## Work instructions
Copying starts at the line containing "Where is the" and stops after the last line of the records; each line is repeated exactly, and pictures are skipped.

## Dataset records
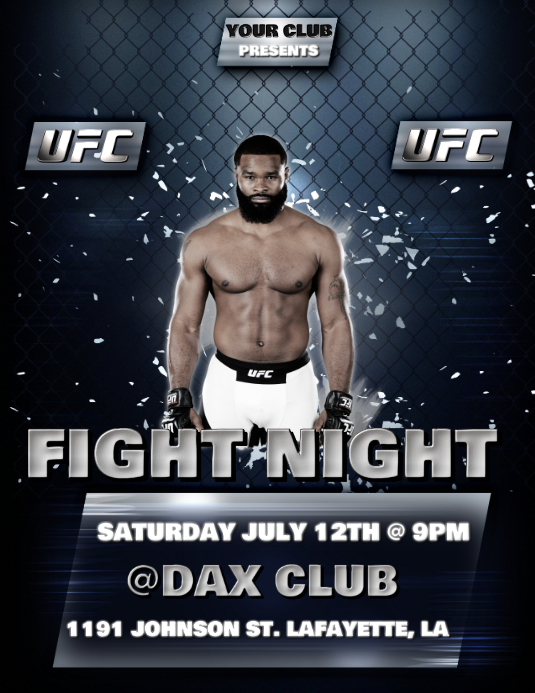 Ufc Fight Night Flyer Template Postermywall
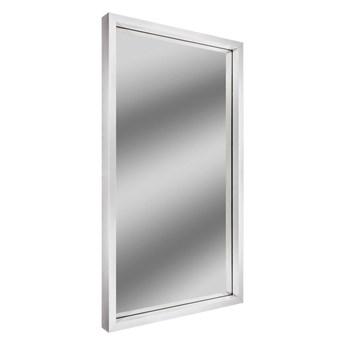 Lustro łazienkowe bez oświetlenia SCANDI 120 x 50 cm DUBIEL VITRUM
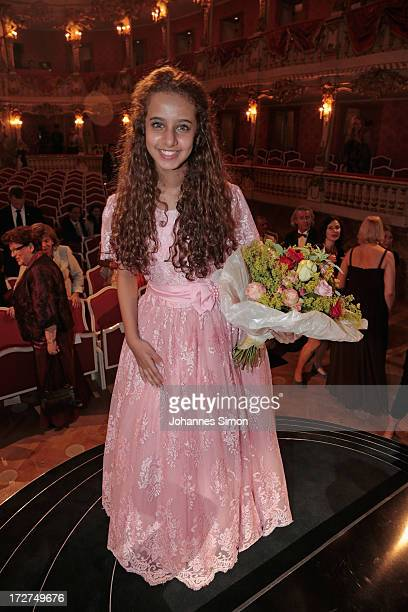 Saudi Arabian actress and award winner Waad Mohammed poses after the Bernhard Wicki Award ceremony at Munich Film Fesitval on July 4 2013 in Munich...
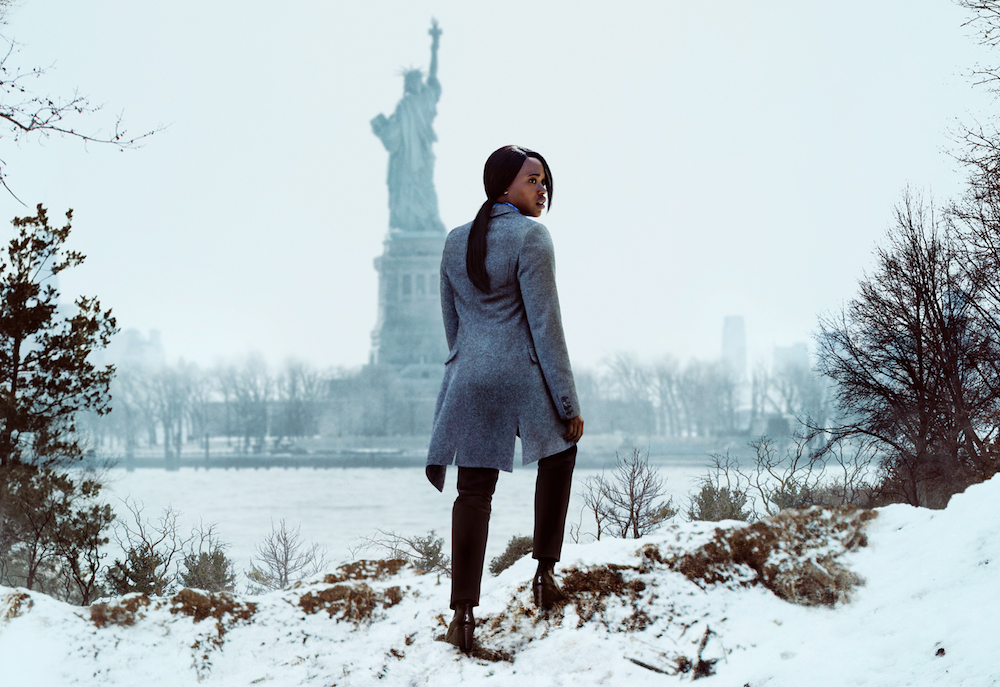Seven Seconds\': Regina King\'s Brilliant Netflix Drama is Emmy Worthy ...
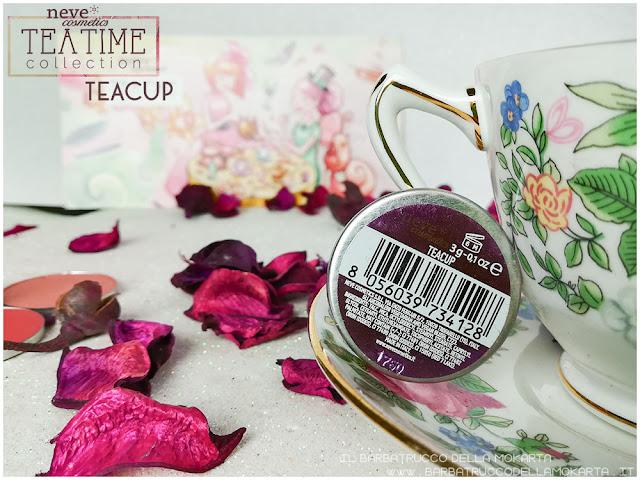teacup-neve-blush-teatime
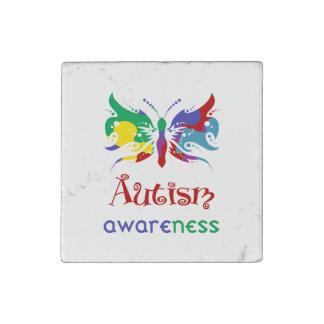Imán de la piedra de la conciencia del autismo imán de piedra
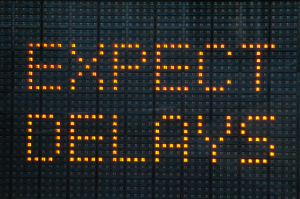 expect delays300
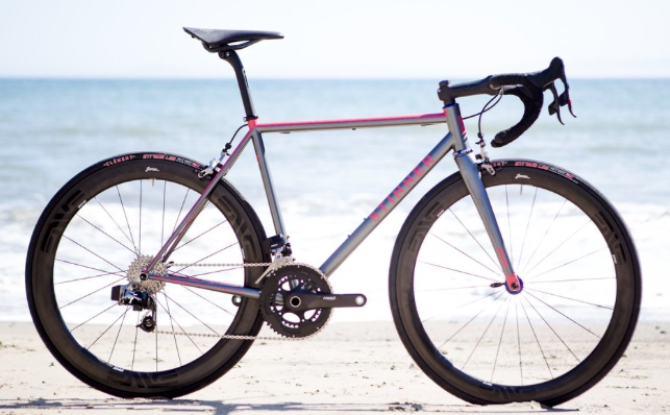 Where is the value in a custom-made frame? - Bicycle Accident ...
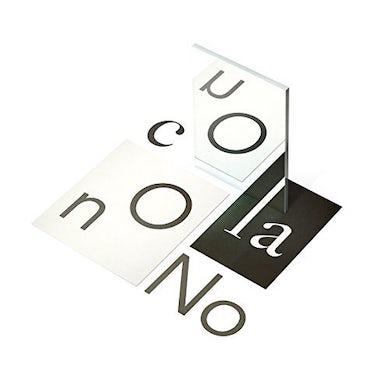 NO NO CD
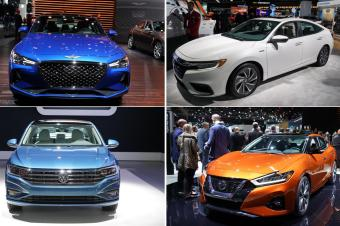 北美车展抢先体验5部还未进入中国市场的次新车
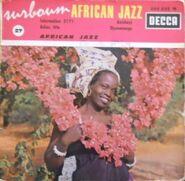 Surboum African Jazz 27 Decca B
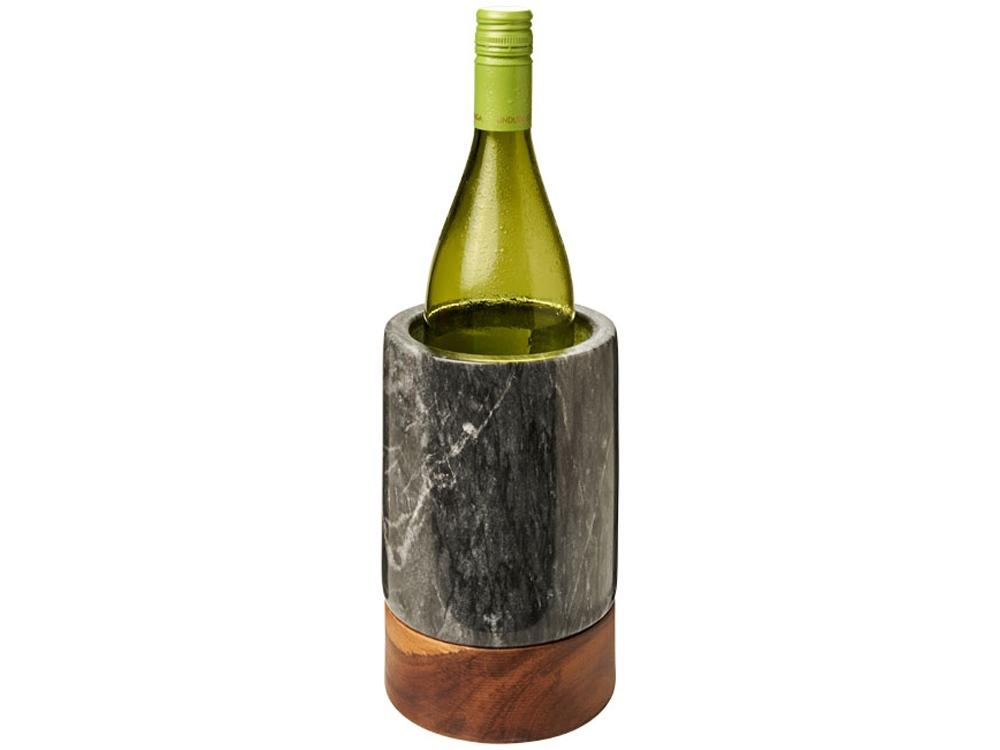 Охладитель для вина Harlow из мрамора и древесины, дерево,серый
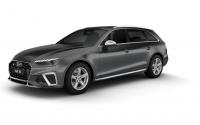 Audi S4 Kombi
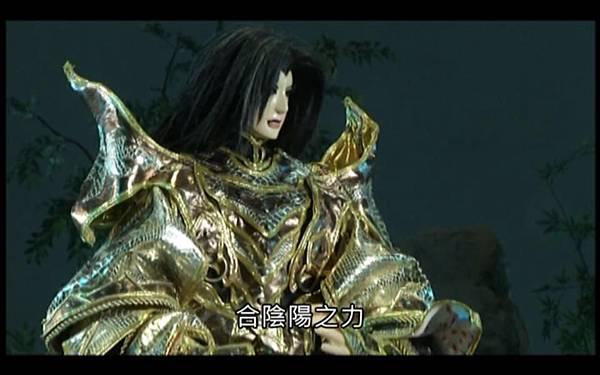 KMP-DVD[12-36-55]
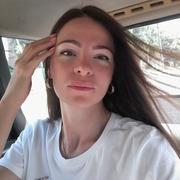 Анастасия, 37, г.Новочеркасск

## Problem solution
 Where is the value in a custom-made frame? - Bicycle Accident ...
 NO NO CD
 北美车展抢先体验5部还未进入中国市场的次新车
 Surboum African Jazz 27 Decca B
 Охладитель для вина Harlow из мрамора и древесины, дерево,серый
 Audi S4 Kombi
 KMP-DVD[12-36-55]
 Анастасия, 37, г.Новочеркасск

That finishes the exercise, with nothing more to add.